Up until the day he died, he mowed his own lawn, changed his own oil and marched to his own beat. As I said, he had many admirable qualities.
He also had less-than-admirable qualities. The man with the right tool for every job found himself ill-equipped to deal the changing times. He saw his lily white neighborhood become not so lily white. And made no secret of his disliking for outsiders. My wife and I would play this game and literally time out our conversations with Leo and guess how long it would take before neighborly small talk devolved into a rant about Negroes or Hippies.
His dropping of the N-word was always our cue to go home with a "I think I left something in the toaster oven" type of remark.
Leo is long gone, but his memory is fresh as the many heated confrontations he found himself in with my next door neighbor Pedro, and this is important, who is of Mexican descent.
They fought about cars parked on the street, barking dogs, loud leaf blowers, all the typical stuff that makes neighbors want to call in an air strike on other neighbors. Those battles were often rehashed whenever I'd go across the street to borrow a miter saw or plumbing snake. And I will admit to relishing the neighborhood gossip.
But nothing sums up Leo Sayer better than his retelling of these border skirmishes with Pedro, who Leo perpetually referred to as, "that damn Puerto Rican!"
That still sends the milk squirting from nose.

Task list:
1. In the passage about Leo, what descent does the next-door neighbor Pedro have?
2. State whether each statement agrees with the passage about Leo, answering yes or no and quoting the words that decide it. (a) Leo paid someone else to mow his lawn. (b) Leo and Pedro quarreled over barking dogs. (c) The narrator crossed the street to borrow tools such as a miter saw.
3. Retype the stretch of the passage about Leo from "But nothing sums" through "squirting from nose.", word for word.
The data after the passage about Leo comes from a separate source.

Data extract:
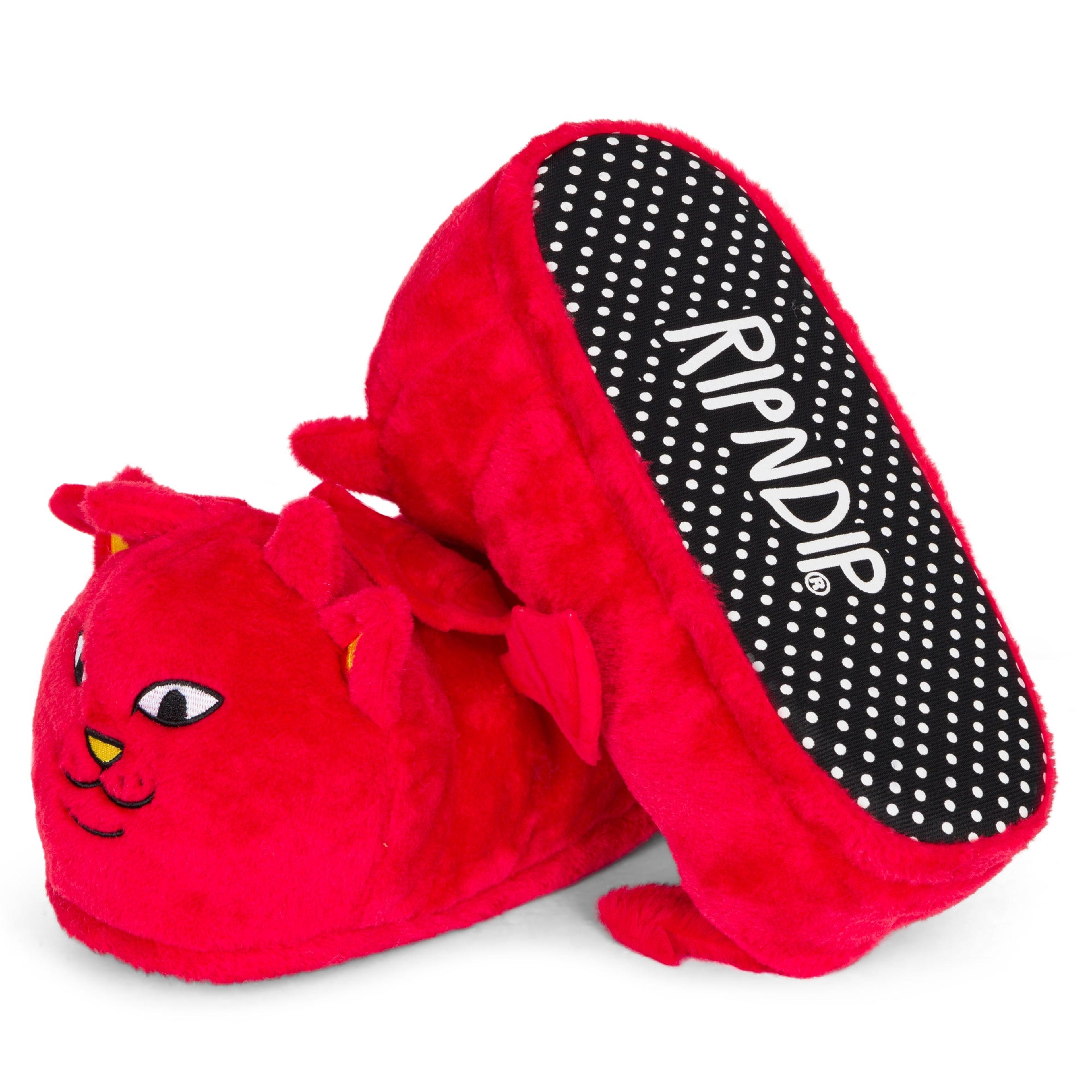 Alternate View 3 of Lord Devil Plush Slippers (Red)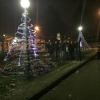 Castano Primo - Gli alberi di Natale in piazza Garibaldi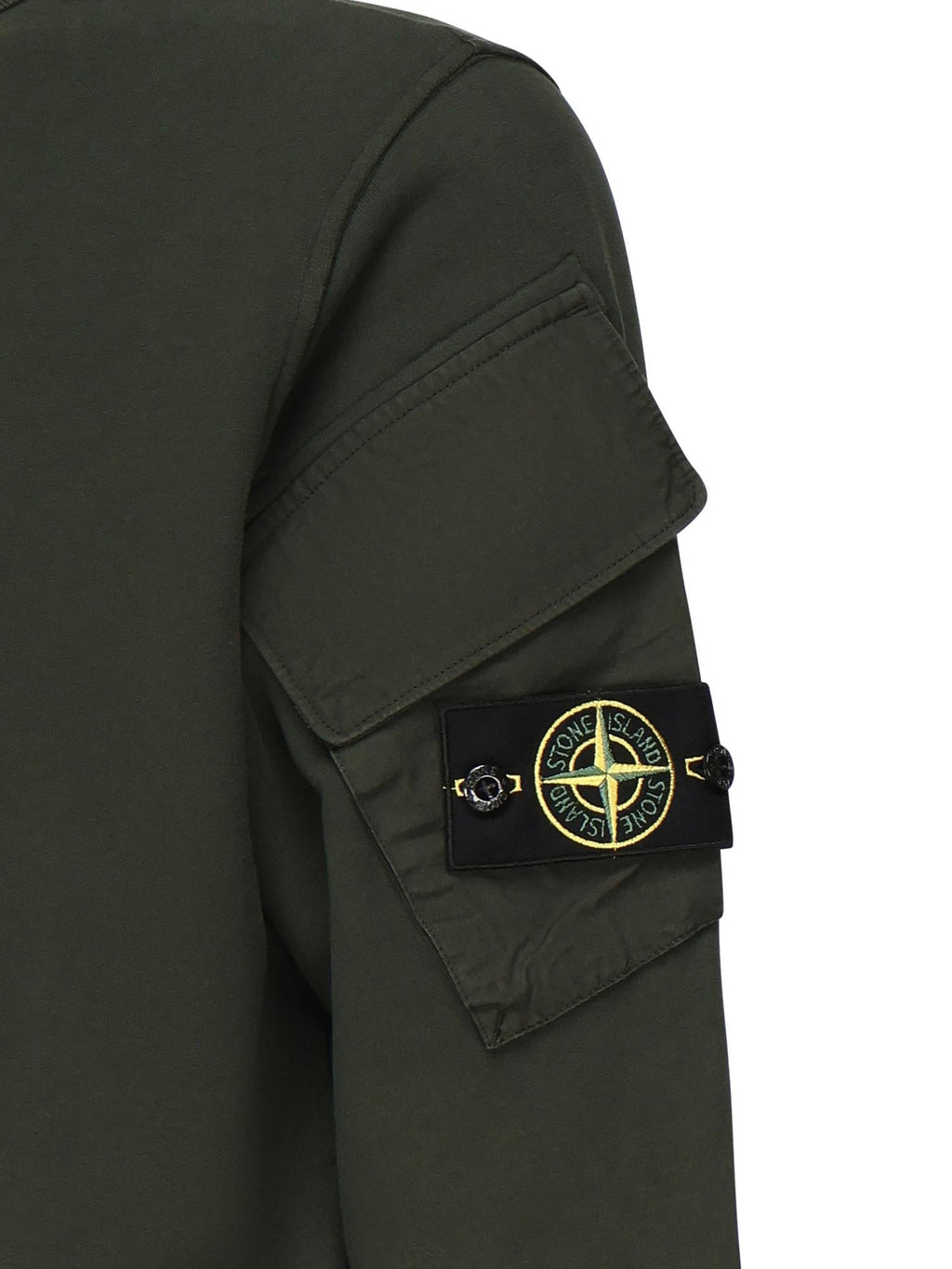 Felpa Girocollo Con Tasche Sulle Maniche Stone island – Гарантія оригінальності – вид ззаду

Answers in order:
1. Pedro is of Mexican descent.

2.
(a) No: "Up until the day he died, he mowed his own lawn"
(b) Yes: "They fought about cars parked on the street, barking dogs, loud leaf blowers"
(c) Yes: "whenever I'd go across the street to borrow a miter saw or plumbing snake"

3.
But nothing sums up Leo Sayer better than his retelling of these border skirmishes with Pedro, who Leo perpetually referred to as, "that damn Puerto Rican!"
That still sends the milk squirting from nose.